*** Dataset content Section Begins ***

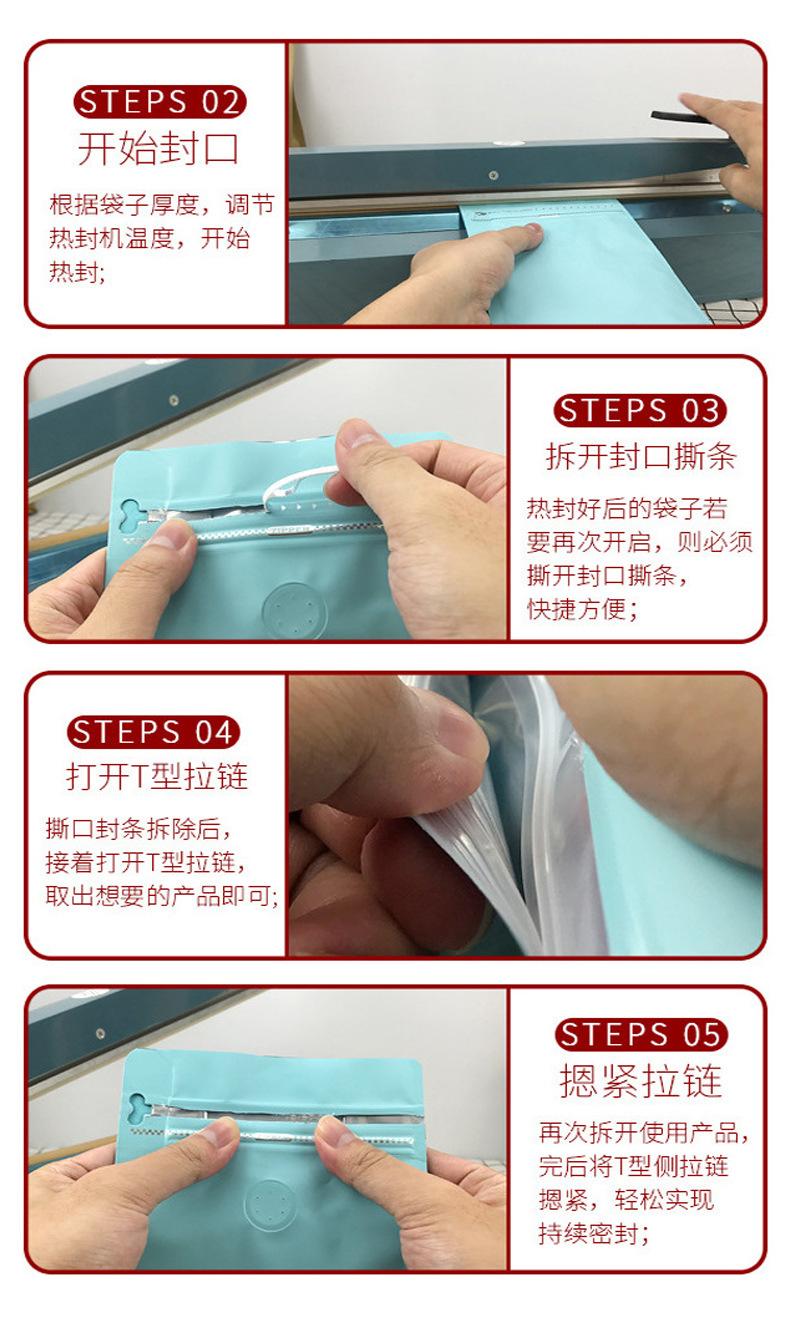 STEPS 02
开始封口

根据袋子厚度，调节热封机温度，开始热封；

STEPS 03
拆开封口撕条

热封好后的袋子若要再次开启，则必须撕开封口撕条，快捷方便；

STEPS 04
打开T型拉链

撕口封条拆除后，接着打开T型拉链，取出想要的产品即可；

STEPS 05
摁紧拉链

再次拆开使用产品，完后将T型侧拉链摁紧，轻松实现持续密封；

*** Dataset content Section Ends ***

Repeat exactly the lines from the one containing "热封好后的袋子若要再次开启，则必须撕开封口撕条，快捷方便；" through the last line of the records above, both included, and nothing else.

热封好后的袋子若要再次开启，则必须撕开封口撕条，快捷方便；

STEPS 04
打开T型拉链

撕口封条拆除后，接着打开T型拉链，取出想要的产品即可；

STEPS 05
摁紧拉链

再次拆开使用产品，完后将T型侧拉链摁紧，轻松实现持续密封；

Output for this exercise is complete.